**Required action 1**
Answer these questions using the article on Commonplace Books:
(a) In which centuries was "commonplacing" an actual term?
(b) How many books is the writer into the Commonplace Book?
(c) What did the writer recently fill up?
**Required action 2**
Reproduce the part of the article on Commonplace Books starting at "We humans forget" and ending at "your Commonplace Book.".

**Selected text**
By Ethan Maurice | August 15, 2017
From Thomas Jefferson and Charles Darwin, to Oscar Wilde and Ralph Waldo Emerson, great thinkers throughout history did more than read the books they picked up. Many wrote and stored the most useful, profound passages in something called a Commonplace Book—an easily review-able collection of wisdom and ideas for their personal use.
We humans forget much more than we remember. The Commonplace Book was a sort of outboard memory, a way to keep and revisit our most insightful insights. In the 18th and 19th centuries, these collections of wisdom were so popular that "commonplacing" was an actual term for the act of writing in your Commonplace Book.
Somewhere along the line, Commonplace Books retreated from popular culture, yet thankfully, never disappeared completely. A year and a half ago, I discovered and began to build my own based on the index card system of one of my favorite authors. Today, I'm 56 books in and have over one thousand index cards comprising my Commonplace Book. I recently filled up my first "shoe box" of index cards, a milestone that inspired me to finally write this article.
I'm not, in the least, exaggerating when I say: you only retain a fraction the wisdom you encounter if you're not doing this. The difference in how much I've retained from books before and after starting my Commonplace Book is stunning. I've developed this strange, wonderful ability to recall hundreds of quotes I've taken notes on. Passages I've penned come to mind the instant they become relevant in life. And I now have this shoe box chock-full of wisdom to refer to for guidance or to re-center myself.

**Supplied records**
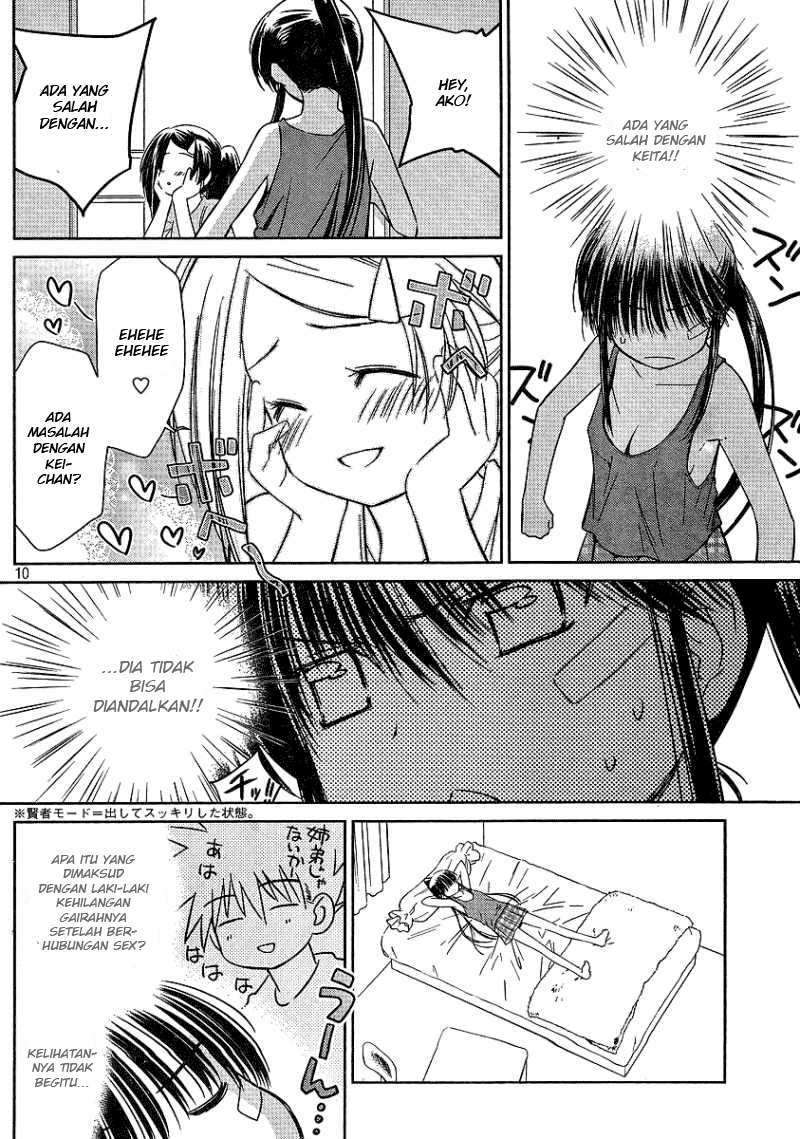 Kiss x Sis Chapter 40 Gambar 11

--

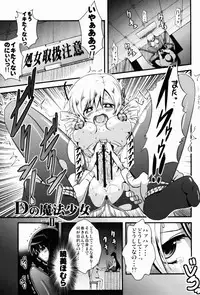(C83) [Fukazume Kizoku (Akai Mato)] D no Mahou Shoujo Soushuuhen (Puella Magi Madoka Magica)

**Answer area 1**
(a) The 18th and 19th centuries.
(b) 56 books.
(c) The writer's first "shoe box" of index cards.

**Answer area 2**
We humans forget much more than we remember. The Commonplace Book was a sort of outboard memory, a way to keep and revisit our most insightful insights. In the 18th and 19th centuries, these collections of wisdom were so popular that "commonplacing" was an actual term for the act of writing in your Commonplace Book.